Posterior Parietal Area 7a

Efficient spatial navigation requires not only static external sensory signals, but also dynamic signals generated by self-motion. A possible area of the cerebral cortex that can process information about self-motion and transmit it to other structures involved in navigation control is PPC [7]. As shown by anatomical studies on macaques [8], the main part of PPC, which has a direct and indirect connection with the hippocampus (one of the functions of which is the memorization and encoding of the surrounding space), is area 7a, the posterior part of the inferior parietal lobe, between the intraparietal and superior temporal sulci. In cynomolgus macaques, monkey labyrinth-related navigation disorders were demonstrated with a lesion in area 7a [9]. It was also shown in monkeys [10] that on visual stimulation, which causes the illusion of the observer moving forward or backward, the receptive fields of neurons in area 7a are maximally activated and also modulated by head position, which indicates a possible role of this area in the transformation of sensory inputs for self-motion [11]. The source of vestibular inputs to area 7a may be the connection either with the thalamic nuclei, which transmit the vestibular signal to the cortex, or with multimodal areas that project to 7a, such as MSTd and VIP [12].
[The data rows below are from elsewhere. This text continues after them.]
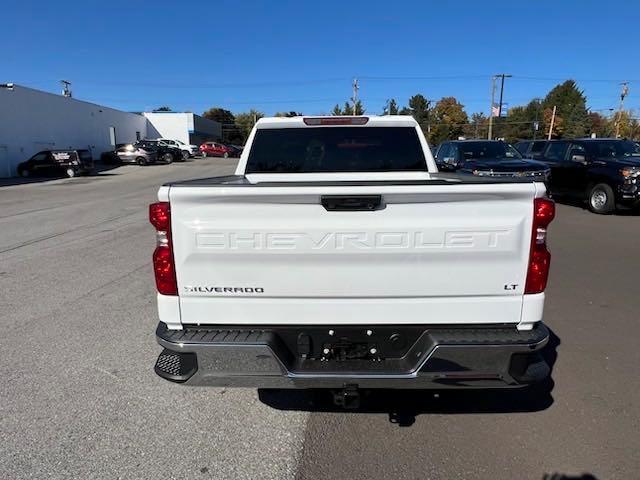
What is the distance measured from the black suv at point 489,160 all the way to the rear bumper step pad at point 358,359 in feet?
33.7

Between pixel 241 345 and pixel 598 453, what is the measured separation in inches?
87.9

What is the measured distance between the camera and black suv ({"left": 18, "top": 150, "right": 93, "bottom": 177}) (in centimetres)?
3161

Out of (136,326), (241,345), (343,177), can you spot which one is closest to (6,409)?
(136,326)

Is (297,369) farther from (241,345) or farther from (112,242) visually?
(112,242)

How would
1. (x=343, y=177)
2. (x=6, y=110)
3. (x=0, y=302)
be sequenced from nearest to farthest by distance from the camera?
1. (x=343, y=177)
2. (x=0, y=302)
3. (x=6, y=110)

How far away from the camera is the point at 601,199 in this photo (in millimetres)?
13203

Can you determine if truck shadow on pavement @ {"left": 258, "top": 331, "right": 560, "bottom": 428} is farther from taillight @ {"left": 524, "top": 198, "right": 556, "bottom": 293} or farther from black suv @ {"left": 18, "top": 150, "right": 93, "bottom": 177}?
black suv @ {"left": 18, "top": 150, "right": 93, "bottom": 177}

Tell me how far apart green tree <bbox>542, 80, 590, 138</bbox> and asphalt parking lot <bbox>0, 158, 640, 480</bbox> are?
109 meters

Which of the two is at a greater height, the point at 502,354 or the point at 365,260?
the point at 365,260

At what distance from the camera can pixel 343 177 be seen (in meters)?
4.45

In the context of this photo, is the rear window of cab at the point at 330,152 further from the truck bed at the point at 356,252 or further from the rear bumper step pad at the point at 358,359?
the rear bumper step pad at the point at 358,359

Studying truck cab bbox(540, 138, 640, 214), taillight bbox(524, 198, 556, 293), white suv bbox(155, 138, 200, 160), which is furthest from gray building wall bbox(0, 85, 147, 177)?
taillight bbox(524, 198, 556, 293)

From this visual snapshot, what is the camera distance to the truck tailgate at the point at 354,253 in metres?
2.65

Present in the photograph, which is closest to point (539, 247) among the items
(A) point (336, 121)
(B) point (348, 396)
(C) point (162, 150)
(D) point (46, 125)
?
(B) point (348, 396)
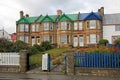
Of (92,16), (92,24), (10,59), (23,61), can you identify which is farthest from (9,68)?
(92,16)

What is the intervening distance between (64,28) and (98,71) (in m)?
37.7

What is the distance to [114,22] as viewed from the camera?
60.5 metres

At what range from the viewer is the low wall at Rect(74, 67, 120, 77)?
901 inches

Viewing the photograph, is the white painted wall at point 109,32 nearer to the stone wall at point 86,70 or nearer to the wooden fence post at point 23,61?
the wooden fence post at point 23,61

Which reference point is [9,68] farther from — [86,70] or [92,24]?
[92,24]

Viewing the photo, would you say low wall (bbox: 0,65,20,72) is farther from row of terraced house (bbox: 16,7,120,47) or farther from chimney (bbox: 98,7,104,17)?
chimney (bbox: 98,7,104,17)

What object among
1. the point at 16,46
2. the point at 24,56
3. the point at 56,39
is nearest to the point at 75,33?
the point at 56,39

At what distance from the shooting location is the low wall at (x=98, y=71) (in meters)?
22.9

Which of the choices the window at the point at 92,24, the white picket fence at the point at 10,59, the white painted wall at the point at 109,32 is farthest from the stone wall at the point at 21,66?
the white painted wall at the point at 109,32

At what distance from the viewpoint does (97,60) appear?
23.6 meters

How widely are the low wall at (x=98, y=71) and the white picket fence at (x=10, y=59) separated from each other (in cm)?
594

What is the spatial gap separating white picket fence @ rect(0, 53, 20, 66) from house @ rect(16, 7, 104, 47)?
3368 centimetres

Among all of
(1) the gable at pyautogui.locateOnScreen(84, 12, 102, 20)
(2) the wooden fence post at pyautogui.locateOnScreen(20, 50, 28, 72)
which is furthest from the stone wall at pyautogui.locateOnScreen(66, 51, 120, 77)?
(1) the gable at pyautogui.locateOnScreen(84, 12, 102, 20)

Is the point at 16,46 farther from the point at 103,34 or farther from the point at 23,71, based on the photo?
the point at 103,34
Thus, both anatomical and physiological evidence suggests that area 7a plays a role in the convergence of self-motion signals. However, although the responses of area 7a neurons to a visual stimulus are well described [10], the sensitivity of area 7a neurons to vestibular inputs was never explicitly tested until 2019, although indirect evidence of a vestibular influence on neural responses in 7a was obtained earlier [13]. In particular, head orientation has been found to modulate visual responses only when the speed of head rotation is above the vestibular threshold. In 2019, E. Avilla et al. [4], demonstrated direct influence of monkey movement (both linear movement and rotation) on the responses of individual neurons in area 7a, and the sensitivity to vestibular signals in this area was higher than to visual ones. Therefore, we will dwell on the description of this study in more detail.

The authors used a movement platform with translational and rotational degrees of freedom to investigate the perception of self-motion speed obtained from vestibular cues. For visual movement modeling, they used translational (radial outward movement) and rotational models of visual stimuli to explore the perception of both linear and angular components of the speed of self-motion. Also, for the first time, they simultaneously used visual simulation and real movement to study the multisensory convergence of self-motion signals in region 7a during rectilinear movement.
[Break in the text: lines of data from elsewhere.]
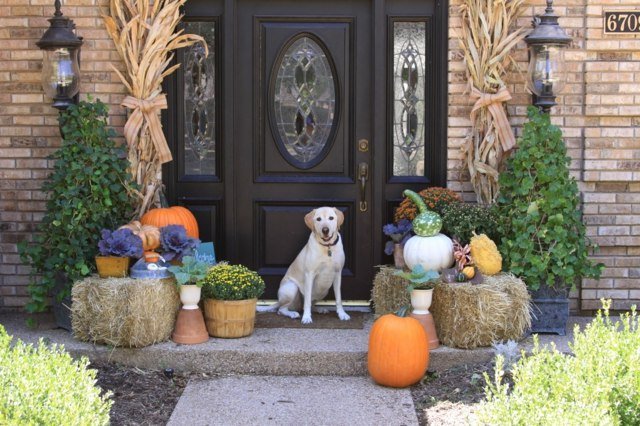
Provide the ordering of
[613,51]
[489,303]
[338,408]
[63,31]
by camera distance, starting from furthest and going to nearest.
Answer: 1. [613,51]
2. [63,31]
3. [489,303]
4. [338,408]

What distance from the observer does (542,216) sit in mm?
6336

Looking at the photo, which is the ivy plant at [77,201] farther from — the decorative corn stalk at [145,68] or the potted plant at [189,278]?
the potted plant at [189,278]

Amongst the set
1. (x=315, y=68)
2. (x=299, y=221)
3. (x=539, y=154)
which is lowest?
(x=299, y=221)

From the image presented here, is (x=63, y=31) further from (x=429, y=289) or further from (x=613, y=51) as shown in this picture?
(x=613, y=51)

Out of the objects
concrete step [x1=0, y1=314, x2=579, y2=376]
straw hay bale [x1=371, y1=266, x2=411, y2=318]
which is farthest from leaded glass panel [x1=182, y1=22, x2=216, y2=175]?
concrete step [x1=0, y1=314, x2=579, y2=376]

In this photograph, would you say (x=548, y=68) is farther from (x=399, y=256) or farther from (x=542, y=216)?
(x=399, y=256)

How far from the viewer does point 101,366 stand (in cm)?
601

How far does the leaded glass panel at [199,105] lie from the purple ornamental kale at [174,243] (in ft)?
3.34

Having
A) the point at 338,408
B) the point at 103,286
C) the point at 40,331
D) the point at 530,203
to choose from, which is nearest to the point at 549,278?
the point at 530,203

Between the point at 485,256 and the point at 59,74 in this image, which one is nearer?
the point at 485,256

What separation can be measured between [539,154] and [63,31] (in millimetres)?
3457

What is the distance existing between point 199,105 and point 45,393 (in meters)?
4.06

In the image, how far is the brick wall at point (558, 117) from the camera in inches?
275

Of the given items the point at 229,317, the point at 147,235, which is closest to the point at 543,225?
the point at 229,317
Approximately 40% of neurons responded significantly to vestibular stimulation during linear movement, while about 27% responded to visually simulated movement. Although the proportion of neurons responding to the combined stimulus was relatively large (~38%), only a small fraction of these neurons responded to both stimuli when presented separately (~17%). In fact, given the ratio of vestibular to visual neurons in the study population, the number of bisensory neurons was only marginally higher than expected by chance. Therefore, although both visual and vestibular cues are present in 7a, multisensory convergence of information about movement is rare in this region at the level of individual neurons.
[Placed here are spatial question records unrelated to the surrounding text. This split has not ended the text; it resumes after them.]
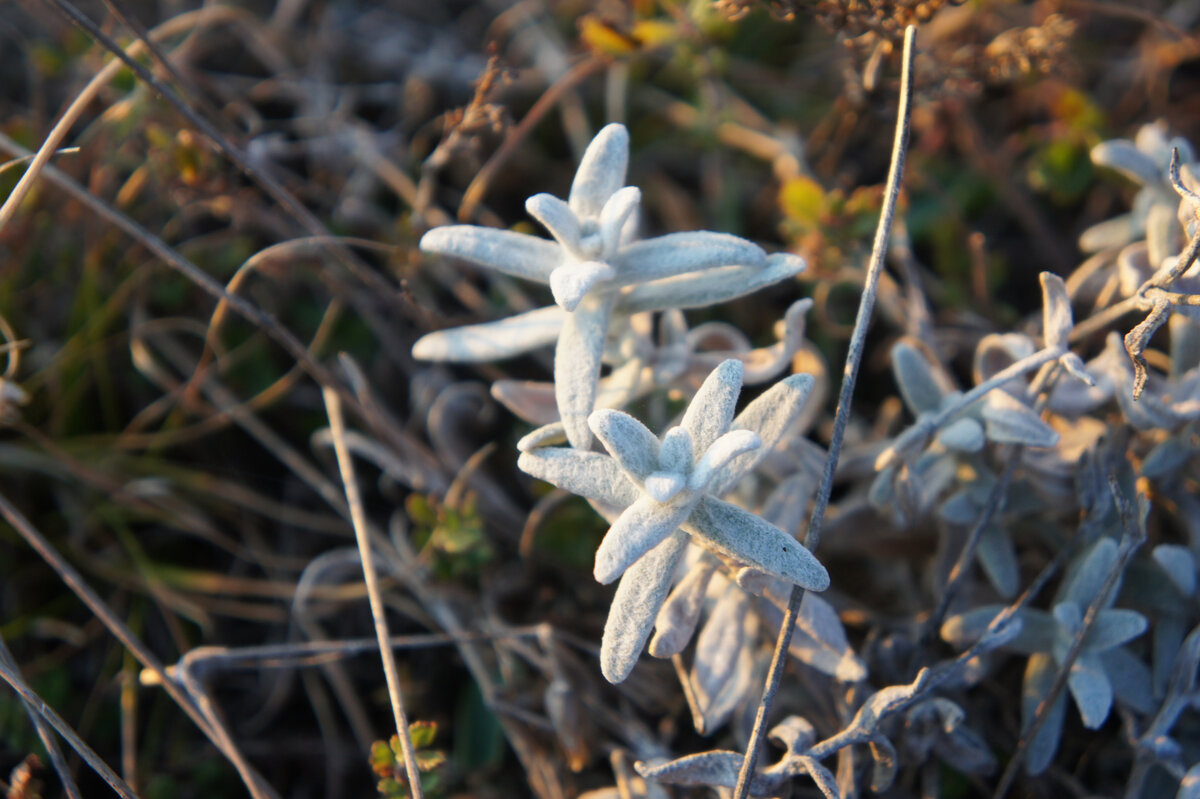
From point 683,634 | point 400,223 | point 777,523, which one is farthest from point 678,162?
point 683,634

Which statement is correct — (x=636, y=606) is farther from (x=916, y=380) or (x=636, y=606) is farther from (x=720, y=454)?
(x=916, y=380)

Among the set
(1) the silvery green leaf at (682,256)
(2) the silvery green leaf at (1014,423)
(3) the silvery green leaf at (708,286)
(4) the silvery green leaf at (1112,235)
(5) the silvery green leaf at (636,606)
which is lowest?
→ (5) the silvery green leaf at (636,606)

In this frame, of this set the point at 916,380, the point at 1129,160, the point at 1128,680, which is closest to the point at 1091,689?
the point at 1128,680

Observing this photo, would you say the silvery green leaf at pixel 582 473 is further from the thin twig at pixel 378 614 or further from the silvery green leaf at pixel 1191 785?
the silvery green leaf at pixel 1191 785

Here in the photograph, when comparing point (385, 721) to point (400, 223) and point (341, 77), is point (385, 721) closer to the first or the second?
point (400, 223)

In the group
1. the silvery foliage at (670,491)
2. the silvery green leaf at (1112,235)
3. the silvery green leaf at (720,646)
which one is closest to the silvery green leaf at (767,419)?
the silvery foliage at (670,491)

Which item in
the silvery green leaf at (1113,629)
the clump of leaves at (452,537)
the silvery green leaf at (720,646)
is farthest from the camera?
the clump of leaves at (452,537)
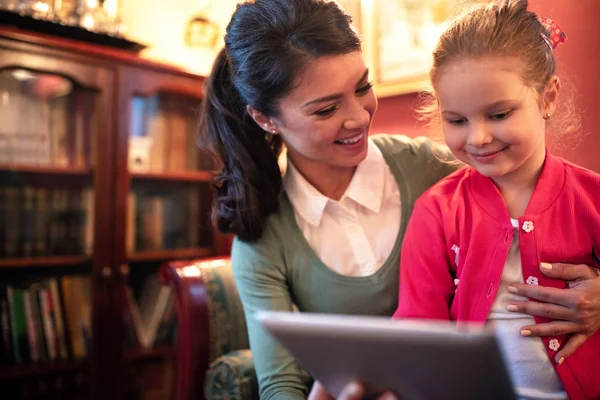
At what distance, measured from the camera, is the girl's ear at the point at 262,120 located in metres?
1.28

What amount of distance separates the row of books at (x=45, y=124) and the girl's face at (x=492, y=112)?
64.0 inches

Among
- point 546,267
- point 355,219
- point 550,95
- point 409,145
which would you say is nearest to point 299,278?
point 355,219

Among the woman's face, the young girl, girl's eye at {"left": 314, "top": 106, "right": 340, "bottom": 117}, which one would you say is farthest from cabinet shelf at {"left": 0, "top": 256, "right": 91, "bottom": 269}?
the young girl

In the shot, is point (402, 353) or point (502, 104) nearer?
point (402, 353)

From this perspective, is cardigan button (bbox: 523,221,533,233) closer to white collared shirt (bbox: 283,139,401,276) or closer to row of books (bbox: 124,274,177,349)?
white collared shirt (bbox: 283,139,401,276)

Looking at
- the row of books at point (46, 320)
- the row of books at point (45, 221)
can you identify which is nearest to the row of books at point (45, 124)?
the row of books at point (45, 221)

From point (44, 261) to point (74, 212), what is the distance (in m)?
0.21

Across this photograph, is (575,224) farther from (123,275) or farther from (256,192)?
(123,275)

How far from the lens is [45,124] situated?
215 centimetres

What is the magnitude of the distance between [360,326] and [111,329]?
71.6 inches

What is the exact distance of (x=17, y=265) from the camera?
2.05 metres

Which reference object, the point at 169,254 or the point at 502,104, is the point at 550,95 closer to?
the point at 502,104

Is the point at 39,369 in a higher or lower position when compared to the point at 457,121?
lower

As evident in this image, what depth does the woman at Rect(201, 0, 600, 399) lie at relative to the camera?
45.1 inches
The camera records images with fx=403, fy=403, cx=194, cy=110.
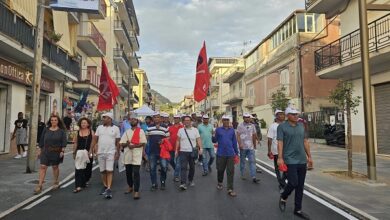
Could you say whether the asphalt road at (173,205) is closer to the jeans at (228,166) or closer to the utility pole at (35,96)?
the jeans at (228,166)

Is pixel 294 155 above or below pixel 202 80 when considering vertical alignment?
below

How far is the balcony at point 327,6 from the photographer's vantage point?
18969mm

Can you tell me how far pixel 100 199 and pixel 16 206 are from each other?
1529 mm

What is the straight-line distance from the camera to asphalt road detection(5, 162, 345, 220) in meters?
6.62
Experiments using real or visually simulated rotational movement showed that neural responses were largely similar to those observed during rectilinear movements. About 31% of neurons responded to real rotation, and about 20% to visually simulated rotation. A study by Avilla et al. [4], also revealed an important qualitative feature of the perception of the angular velocity in 7a, the spike activity rate increases with an increase in the rotation speed, regardless of the direction of rotation. It can be concluded that although the magnitude of the angular velocity can be decoded from this area, information about the direction of rotation should probably be obtained from other areas of the brain.

Thus, these experiments showed that neurons in area 7a are sensitive to both translational and rotational vestibular signals.

As a rule, vestibular rather than visual signals predominated in responses to a combined visuovestibular stimulus in a study by E. Avilla et al. [4]. In some cases, neurons that selectively respond to visual motion were even suppressed when it was combined with platform movement. This dominance of vestibular influences on responses was unexpected, because area 7a is thought to be primarily visual and is part of the dorsal visual hierarchy [14]. Moreover, vestibular dominance has not been reported in other multimodal parietal areas such as MSTd and VIP [15]. The fact that vestibular inputs elicit stronger neural responses in area 7a suggests that local mechanisms may suppress visual input signals when vestibular signals are available.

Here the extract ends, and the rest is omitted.